There are 1 best solutions below

5
On

The sympy boolalg module lets you build an abstract syntax tree (AST) for the expression. In CNF form you'll have a top-level And node, with one or more children; each child is an Or node with one or more literals; a literal is either a Not node of a symbol, or just a symbol directly.

From the DIMACS side, the top-level And is implicit. You are just listing the Or nodes, and if a symbol was in a Not you mark that with a - before the symbol's variable. You are essentially merely assigning new names for the symbols and writing it down in a new text form. (The fact that DIMACS variable names look like integers is just because it's convenient; they do not have integer semantics/arithmetic/etc.)

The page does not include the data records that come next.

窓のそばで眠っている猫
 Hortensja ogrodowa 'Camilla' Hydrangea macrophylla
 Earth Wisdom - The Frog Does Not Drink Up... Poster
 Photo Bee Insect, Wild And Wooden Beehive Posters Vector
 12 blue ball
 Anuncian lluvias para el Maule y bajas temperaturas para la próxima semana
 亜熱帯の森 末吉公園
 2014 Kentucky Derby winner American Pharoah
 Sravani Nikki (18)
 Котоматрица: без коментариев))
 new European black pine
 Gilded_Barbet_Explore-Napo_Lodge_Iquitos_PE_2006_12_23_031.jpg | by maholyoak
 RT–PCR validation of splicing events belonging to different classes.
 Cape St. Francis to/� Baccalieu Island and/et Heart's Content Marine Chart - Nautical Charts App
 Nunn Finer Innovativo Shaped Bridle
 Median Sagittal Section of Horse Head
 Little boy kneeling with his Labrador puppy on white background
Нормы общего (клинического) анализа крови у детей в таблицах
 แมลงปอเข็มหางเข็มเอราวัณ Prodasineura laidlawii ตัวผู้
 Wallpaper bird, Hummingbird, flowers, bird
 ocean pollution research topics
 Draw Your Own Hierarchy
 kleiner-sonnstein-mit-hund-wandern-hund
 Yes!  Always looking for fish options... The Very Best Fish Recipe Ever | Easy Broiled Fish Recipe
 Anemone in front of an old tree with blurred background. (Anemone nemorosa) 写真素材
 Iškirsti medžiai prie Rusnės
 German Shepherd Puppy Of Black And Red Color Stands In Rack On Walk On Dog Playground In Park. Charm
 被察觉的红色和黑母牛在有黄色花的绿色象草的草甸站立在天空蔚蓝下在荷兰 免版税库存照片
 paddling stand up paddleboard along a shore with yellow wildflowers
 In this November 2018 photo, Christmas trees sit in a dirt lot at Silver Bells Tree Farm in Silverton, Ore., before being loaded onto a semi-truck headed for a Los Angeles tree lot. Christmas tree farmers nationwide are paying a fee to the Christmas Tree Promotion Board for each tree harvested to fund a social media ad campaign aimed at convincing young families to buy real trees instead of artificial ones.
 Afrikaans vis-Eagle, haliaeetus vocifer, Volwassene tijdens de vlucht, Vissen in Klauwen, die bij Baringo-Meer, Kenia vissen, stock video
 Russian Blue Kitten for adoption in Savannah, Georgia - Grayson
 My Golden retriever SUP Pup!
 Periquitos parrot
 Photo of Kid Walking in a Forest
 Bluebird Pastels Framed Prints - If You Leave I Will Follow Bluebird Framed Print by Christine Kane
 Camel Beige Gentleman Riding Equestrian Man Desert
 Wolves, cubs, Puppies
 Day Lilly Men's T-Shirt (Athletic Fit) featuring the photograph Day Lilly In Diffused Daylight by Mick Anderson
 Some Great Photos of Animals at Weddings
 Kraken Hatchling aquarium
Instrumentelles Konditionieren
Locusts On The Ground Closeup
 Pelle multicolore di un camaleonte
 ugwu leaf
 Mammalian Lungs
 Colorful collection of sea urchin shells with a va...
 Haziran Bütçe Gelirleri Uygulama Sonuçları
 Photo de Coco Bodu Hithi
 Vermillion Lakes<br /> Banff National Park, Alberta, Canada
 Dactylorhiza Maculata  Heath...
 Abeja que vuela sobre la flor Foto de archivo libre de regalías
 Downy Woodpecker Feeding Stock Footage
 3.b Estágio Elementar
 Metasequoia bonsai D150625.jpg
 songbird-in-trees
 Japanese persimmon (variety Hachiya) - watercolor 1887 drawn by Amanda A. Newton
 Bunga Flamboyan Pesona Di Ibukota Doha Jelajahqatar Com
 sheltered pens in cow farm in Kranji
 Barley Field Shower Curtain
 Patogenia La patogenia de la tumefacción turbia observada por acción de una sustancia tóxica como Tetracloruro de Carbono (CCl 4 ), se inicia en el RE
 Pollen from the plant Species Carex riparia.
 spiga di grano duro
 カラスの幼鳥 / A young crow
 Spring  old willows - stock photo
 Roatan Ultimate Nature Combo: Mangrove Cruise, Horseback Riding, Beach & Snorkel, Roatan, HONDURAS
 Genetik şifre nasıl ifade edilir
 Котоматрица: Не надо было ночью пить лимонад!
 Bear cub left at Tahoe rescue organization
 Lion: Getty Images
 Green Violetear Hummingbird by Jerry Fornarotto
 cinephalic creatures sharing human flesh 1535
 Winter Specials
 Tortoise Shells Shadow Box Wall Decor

To track mapping between DIMACS variables and sympy symbols, something like this is helpful:

class DimacsMapping:
    def __init__(self):
        self._symbol_to_variable = {}
        self._variable_to_symbol = {}
        self._total_variables = 0

    @property
    def total_variables(self):
        return self._total_variables

    def new_variable(self):
        self._total_variables += 1
        return self._total_variables

    def get_variable_for(self, symbol):
        result = self._symbol_to_variable.get(symbol)
        if result is None:
            result = self.new_variable()
            self._symbol_to_variable[symbol] = result
            self._variable_to_symbol[result] = symbol

        return result

    def get_symbol_for(self, variable):
        return self._variable_to_symbol[variable]

    def __str__(self) -> str:
        return str(self._variable_to_symbol)

You can always ask for a new (fresh, never been used) variable with new_variable. DIMACS variables start from 1, not 0. (The 0 value is used to indicate not-a-variable, primarily for marking the end-of-clause.)

We don't want to just allocate new variables every time, but also remember which variables were assigned to a symbol. This maintains a mapping from symbol to variable and vice versa. You hand a sympy symbol to get_variable_for and either the previously used variable for that symbol is returned, or a new variable is allocated and returned, with the mapping noted.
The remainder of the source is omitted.